Enough is enough already. Rules are rules and penalties are penalties, and they should be called as such.
We hear all kinds of things about why the games are called the way they are this time of year, from "they're just letting them play" to "the officials don't want to make a call that could determine the outcome of the game."
Well, isn't that their job? Not to determine the outcome but to make the calls. The official calling a penalty is not what could determine the outcome of the game; it was the player who committed the penalty.
Game Six of the Stars-Sharks series is a good example of how the officials in trying not to impact the outcome in fact did just the opposite. From the middle of the second period until the early in the third overtime, there was not a single penalty called.
Basically, what this did was change the way the players were playing. The further along the game went, the nastier the scraps and later the hits. Now, there is nothing wrong with big hits, but three and four strides after the puck is gone is just late.
The penalty on Campbell that led to the Stars winning goal was a penalty. However, after all of the non-calls before it, everyone was stunned that it was called.

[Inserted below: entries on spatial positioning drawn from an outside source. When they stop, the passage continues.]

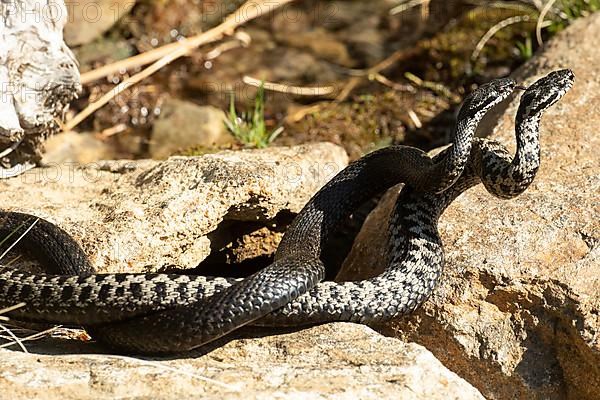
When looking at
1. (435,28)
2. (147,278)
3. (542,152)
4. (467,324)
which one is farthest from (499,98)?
(435,28)

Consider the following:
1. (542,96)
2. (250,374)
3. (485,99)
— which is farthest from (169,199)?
(542,96)

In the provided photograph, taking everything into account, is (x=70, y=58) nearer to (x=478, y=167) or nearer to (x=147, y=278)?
(x=147, y=278)

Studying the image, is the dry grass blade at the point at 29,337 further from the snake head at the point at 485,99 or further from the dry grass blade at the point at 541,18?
the dry grass blade at the point at 541,18

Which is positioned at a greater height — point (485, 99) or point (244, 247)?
point (485, 99)

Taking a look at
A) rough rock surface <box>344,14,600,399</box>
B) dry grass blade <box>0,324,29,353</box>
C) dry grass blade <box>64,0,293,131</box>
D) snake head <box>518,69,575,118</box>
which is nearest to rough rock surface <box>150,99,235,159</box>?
dry grass blade <box>64,0,293,131</box>

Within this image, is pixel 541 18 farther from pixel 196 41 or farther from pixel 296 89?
pixel 196 41
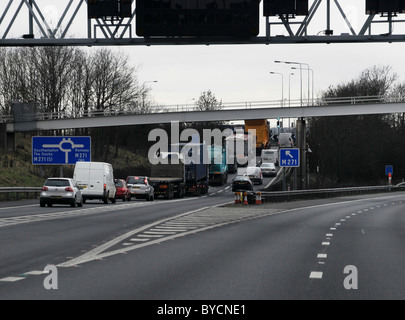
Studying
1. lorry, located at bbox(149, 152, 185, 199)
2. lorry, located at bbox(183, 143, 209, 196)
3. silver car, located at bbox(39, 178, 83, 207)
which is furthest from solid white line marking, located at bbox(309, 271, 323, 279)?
lorry, located at bbox(183, 143, 209, 196)

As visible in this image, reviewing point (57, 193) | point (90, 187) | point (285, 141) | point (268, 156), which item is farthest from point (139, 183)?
point (285, 141)

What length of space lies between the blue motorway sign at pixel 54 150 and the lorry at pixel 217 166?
23651 mm

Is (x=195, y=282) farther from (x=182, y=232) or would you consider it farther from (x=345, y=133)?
(x=345, y=133)

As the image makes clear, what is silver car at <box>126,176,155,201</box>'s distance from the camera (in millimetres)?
53406

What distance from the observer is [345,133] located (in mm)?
102875

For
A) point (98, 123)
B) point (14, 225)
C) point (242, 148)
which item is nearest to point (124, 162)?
point (242, 148)

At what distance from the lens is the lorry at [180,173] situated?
56.7m

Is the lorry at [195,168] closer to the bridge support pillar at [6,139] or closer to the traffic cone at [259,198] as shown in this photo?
the traffic cone at [259,198]

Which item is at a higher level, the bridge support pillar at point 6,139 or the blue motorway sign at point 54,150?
the bridge support pillar at point 6,139

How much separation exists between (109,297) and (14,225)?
14.3m

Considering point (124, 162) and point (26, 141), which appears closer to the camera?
point (26, 141)

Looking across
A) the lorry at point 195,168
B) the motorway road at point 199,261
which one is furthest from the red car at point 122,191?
the motorway road at point 199,261

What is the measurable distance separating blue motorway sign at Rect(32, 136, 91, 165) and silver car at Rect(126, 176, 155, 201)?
3642mm

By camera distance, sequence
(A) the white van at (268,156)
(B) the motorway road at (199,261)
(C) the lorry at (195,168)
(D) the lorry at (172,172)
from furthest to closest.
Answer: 1. (A) the white van at (268,156)
2. (C) the lorry at (195,168)
3. (D) the lorry at (172,172)
4. (B) the motorway road at (199,261)
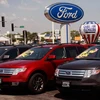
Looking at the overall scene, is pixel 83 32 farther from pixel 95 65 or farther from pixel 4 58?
pixel 95 65

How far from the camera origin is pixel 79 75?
27.1 feet

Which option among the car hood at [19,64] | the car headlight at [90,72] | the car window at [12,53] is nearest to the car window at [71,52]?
the car hood at [19,64]

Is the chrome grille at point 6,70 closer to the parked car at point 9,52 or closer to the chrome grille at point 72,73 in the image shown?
the chrome grille at point 72,73

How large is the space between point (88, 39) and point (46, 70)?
17422 millimetres

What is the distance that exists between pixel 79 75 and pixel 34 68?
217 cm

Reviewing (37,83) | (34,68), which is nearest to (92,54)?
(34,68)

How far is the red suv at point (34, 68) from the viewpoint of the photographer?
978 cm

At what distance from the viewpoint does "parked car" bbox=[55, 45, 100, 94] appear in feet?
26.3

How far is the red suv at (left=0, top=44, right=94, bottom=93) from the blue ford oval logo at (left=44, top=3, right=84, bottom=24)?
1054 centimetres

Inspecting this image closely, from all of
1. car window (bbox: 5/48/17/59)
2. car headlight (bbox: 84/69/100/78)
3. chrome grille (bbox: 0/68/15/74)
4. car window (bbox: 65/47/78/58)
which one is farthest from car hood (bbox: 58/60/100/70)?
car window (bbox: 5/48/17/59)

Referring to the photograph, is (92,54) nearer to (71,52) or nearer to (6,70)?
(71,52)

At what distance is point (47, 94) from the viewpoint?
998 cm

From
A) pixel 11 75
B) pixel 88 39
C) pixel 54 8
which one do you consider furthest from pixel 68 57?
pixel 88 39

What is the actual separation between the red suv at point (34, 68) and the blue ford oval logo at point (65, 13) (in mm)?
10540
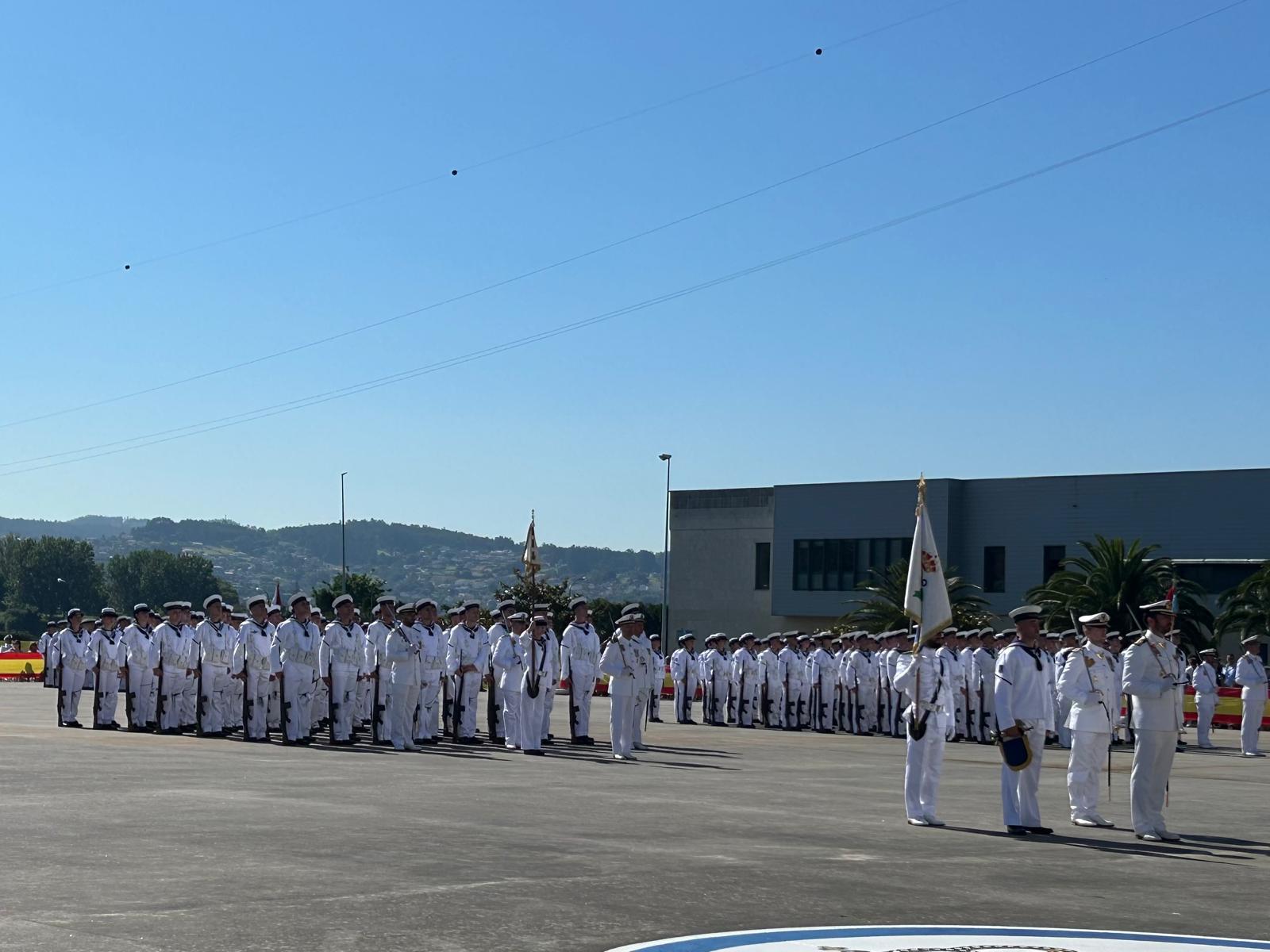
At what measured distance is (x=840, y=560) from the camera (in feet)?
233

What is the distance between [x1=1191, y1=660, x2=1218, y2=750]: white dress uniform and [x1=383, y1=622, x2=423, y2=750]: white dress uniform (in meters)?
17.4

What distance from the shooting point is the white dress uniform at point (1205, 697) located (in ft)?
111

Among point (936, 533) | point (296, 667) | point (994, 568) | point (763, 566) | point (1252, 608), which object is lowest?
point (296, 667)

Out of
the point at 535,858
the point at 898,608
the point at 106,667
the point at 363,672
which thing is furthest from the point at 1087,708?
the point at 898,608

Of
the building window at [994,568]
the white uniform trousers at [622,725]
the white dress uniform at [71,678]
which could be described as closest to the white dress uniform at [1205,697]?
the white uniform trousers at [622,725]

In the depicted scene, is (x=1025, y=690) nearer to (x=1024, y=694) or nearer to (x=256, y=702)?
(x=1024, y=694)

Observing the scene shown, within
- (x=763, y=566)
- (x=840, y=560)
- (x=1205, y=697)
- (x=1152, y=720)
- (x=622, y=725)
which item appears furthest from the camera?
(x=763, y=566)

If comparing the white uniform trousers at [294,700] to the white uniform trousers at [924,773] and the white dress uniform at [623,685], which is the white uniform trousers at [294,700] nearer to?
the white dress uniform at [623,685]

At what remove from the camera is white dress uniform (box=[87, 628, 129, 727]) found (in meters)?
27.8

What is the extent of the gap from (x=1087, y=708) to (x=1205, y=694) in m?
20.0

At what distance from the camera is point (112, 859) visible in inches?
420

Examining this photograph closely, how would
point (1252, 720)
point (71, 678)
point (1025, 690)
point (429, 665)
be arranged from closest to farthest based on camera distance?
point (1025, 690), point (429, 665), point (71, 678), point (1252, 720)

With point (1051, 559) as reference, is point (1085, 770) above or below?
below

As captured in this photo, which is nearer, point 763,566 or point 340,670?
point 340,670
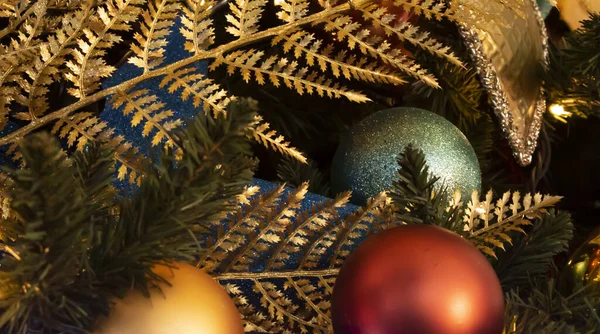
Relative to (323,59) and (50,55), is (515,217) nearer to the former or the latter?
(323,59)

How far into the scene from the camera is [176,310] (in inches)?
10.0

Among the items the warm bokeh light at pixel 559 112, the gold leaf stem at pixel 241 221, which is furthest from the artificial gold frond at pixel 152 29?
the warm bokeh light at pixel 559 112

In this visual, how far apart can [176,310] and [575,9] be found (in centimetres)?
61

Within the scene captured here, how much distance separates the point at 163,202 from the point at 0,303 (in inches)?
2.8

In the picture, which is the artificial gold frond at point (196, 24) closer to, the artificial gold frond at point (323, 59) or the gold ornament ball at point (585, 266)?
the artificial gold frond at point (323, 59)

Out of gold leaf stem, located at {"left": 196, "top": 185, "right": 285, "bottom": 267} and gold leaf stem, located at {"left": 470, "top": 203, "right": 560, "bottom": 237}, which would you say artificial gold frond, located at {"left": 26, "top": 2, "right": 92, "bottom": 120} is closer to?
gold leaf stem, located at {"left": 196, "top": 185, "right": 285, "bottom": 267}

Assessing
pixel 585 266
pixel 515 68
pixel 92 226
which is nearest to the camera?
pixel 92 226

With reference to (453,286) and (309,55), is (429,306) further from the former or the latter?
(309,55)

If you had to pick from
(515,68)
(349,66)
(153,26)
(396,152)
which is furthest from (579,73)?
(153,26)

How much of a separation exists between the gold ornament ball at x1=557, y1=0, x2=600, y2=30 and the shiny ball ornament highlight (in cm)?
48

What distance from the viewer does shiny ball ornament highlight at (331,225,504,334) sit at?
0.97ft

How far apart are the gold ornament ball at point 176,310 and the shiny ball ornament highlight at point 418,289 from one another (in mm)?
65

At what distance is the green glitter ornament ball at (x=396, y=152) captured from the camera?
1.78ft

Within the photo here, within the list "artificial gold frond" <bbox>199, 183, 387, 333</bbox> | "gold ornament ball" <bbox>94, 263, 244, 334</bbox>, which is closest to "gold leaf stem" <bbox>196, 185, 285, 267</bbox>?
"artificial gold frond" <bbox>199, 183, 387, 333</bbox>
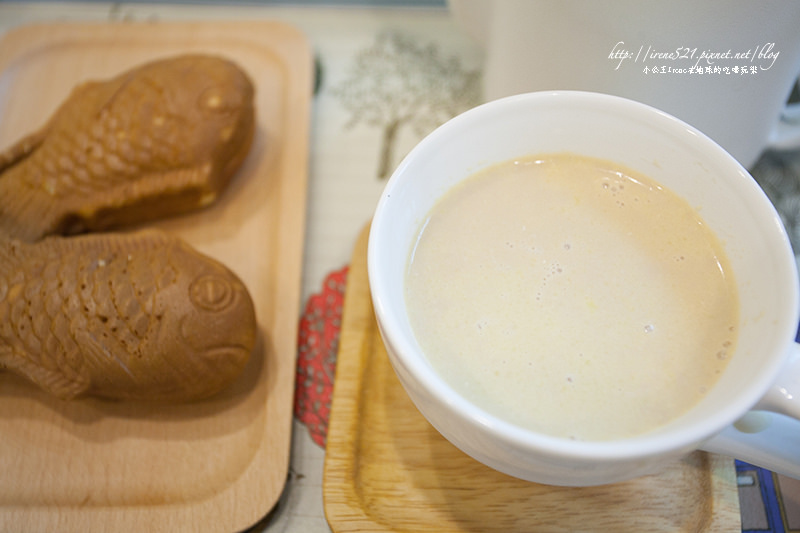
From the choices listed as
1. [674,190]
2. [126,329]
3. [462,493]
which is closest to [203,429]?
[126,329]

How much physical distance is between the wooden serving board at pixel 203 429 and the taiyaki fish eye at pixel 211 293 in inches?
3.3

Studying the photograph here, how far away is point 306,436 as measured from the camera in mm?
674

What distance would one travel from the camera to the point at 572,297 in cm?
53

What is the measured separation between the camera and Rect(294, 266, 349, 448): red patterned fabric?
678 mm

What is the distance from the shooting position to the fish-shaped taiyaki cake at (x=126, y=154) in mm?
732

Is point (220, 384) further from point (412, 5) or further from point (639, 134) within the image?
point (412, 5)

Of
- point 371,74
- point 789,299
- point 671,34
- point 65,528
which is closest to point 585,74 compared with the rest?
point 671,34

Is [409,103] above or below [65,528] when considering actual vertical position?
above

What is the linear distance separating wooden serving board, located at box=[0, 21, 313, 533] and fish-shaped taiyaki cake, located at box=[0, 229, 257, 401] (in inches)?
1.6

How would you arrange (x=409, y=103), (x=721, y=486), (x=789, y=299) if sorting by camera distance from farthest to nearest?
(x=409, y=103)
(x=721, y=486)
(x=789, y=299)

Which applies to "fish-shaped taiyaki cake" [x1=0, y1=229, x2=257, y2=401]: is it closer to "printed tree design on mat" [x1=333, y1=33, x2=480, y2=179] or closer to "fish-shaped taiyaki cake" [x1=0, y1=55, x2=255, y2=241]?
"fish-shaped taiyaki cake" [x1=0, y1=55, x2=255, y2=241]

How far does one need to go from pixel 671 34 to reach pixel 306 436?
508 millimetres

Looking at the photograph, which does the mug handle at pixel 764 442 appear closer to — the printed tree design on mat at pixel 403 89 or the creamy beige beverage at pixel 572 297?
the creamy beige beverage at pixel 572 297

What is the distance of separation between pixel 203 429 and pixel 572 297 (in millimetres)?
380
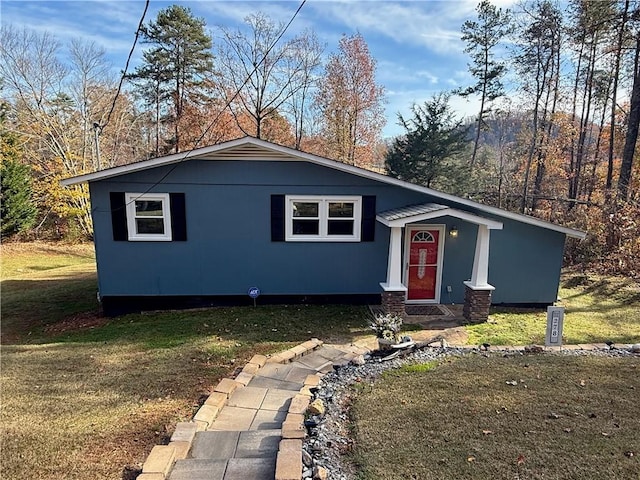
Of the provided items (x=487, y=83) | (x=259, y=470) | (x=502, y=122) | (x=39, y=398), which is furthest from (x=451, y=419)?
(x=502, y=122)

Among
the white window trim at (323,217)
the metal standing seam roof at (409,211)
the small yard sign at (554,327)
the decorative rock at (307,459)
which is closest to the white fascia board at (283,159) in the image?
the metal standing seam roof at (409,211)

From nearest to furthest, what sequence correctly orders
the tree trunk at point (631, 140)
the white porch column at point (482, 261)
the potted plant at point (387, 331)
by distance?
the potted plant at point (387, 331) < the white porch column at point (482, 261) < the tree trunk at point (631, 140)

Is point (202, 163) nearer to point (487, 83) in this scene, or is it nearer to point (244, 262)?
point (244, 262)

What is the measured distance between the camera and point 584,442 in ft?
10.7

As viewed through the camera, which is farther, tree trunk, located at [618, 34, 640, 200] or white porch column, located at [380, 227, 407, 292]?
tree trunk, located at [618, 34, 640, 200]

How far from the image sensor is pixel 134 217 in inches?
332

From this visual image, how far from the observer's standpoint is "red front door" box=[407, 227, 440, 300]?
898 cm

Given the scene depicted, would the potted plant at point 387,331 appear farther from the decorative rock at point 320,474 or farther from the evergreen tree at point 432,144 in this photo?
the evergreen tree at point 432,144

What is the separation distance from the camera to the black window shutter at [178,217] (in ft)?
27.6

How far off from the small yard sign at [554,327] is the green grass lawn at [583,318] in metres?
0.91

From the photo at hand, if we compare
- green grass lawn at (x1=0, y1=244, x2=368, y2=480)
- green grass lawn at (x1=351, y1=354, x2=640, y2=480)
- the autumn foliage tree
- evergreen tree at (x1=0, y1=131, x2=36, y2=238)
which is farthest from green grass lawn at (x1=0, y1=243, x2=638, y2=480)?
the autumn foliage tree

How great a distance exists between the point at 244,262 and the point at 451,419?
6.07 metres

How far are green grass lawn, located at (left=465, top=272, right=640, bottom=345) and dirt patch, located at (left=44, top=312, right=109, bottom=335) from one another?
7830mm

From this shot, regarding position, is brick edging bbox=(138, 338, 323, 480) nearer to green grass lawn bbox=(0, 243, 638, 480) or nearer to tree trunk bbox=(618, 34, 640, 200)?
green grass lawn bbox=(0, 243, 638, 480)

Campbell may have even thought he could get away with it. After all it was just a little trip.
Don't get me wrong, even with four guys calling the game, things do simply get missed when none of them are looking that way. But there is a huge difference between a couple of missed calls and shoving the whistle in their pocket for 70 minutes.
In Game One of the Western Conference Finals between Dallas and Detroit, a call was made that put the Red Wings on a two-man advantage. That call has been heavily criticized. The argument is that while it could have been a penalty, it wasn't a bad one and to put a team on a five-on-three for that kind of call just isn't right.
Well, why not? Why isn't it right? Did the penalty occur or not? If it did, then what difference does it make if the team was already on a power play?
The players are professionals. They know the rules. If they break those rules, then call the penalty. To do otherwise, especially in an inconsistent way, is what really impacts the outcome of the games.